▸ **TASK DIRECTIONS**
Check every line of the entries below for "camera", and copy the lines that have it.

▶

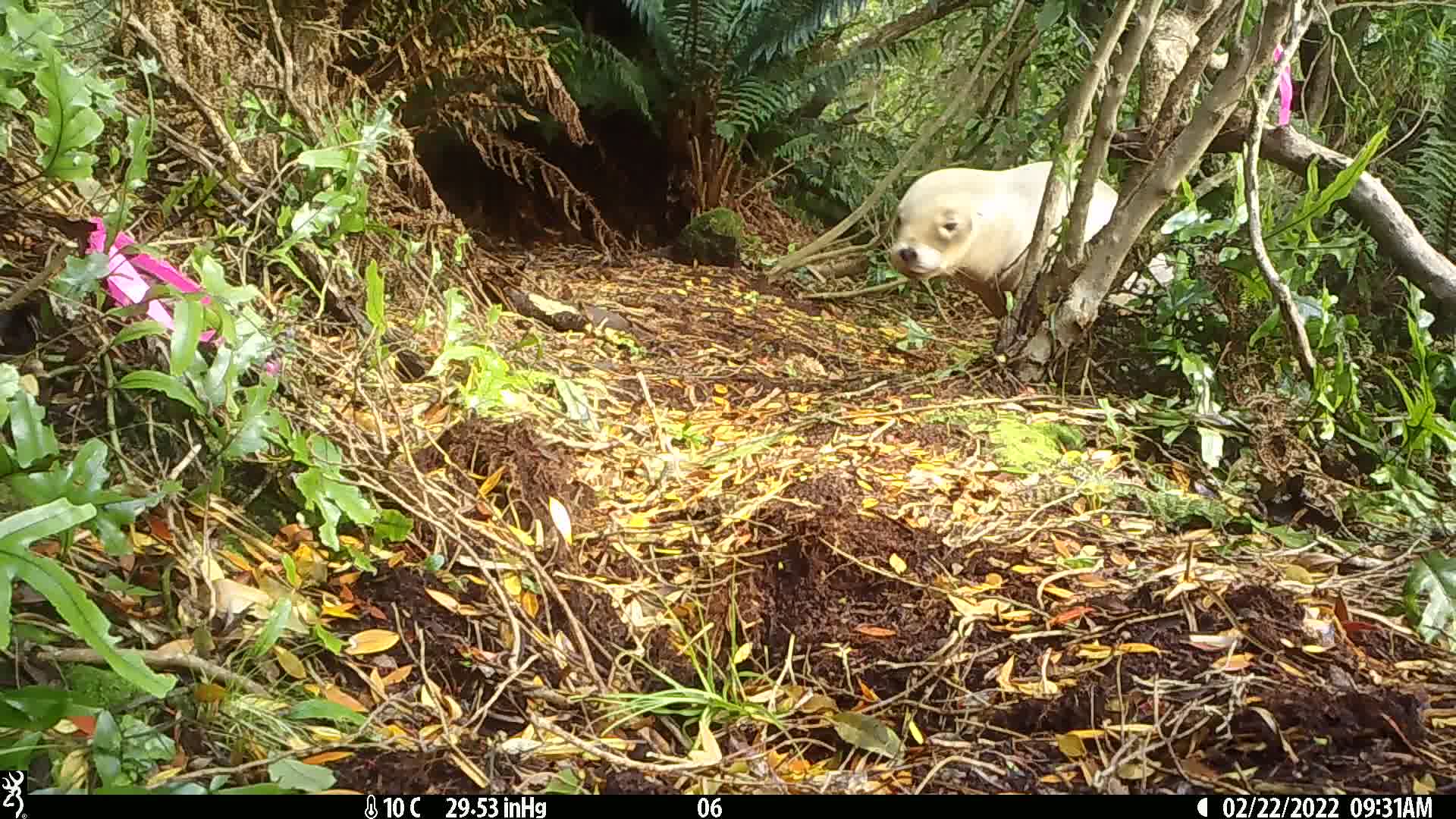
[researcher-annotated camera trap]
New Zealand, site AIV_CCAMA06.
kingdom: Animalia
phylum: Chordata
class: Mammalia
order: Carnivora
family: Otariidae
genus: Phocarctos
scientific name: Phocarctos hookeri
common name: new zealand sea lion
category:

◀
▶

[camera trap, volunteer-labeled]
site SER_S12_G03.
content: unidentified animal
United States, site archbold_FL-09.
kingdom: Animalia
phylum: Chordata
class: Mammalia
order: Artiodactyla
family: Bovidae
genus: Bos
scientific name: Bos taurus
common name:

◀

▸ **RESULT OF THE TASK**
[researcher-annotated camera trap]
[camera trap, volunteer-labeled]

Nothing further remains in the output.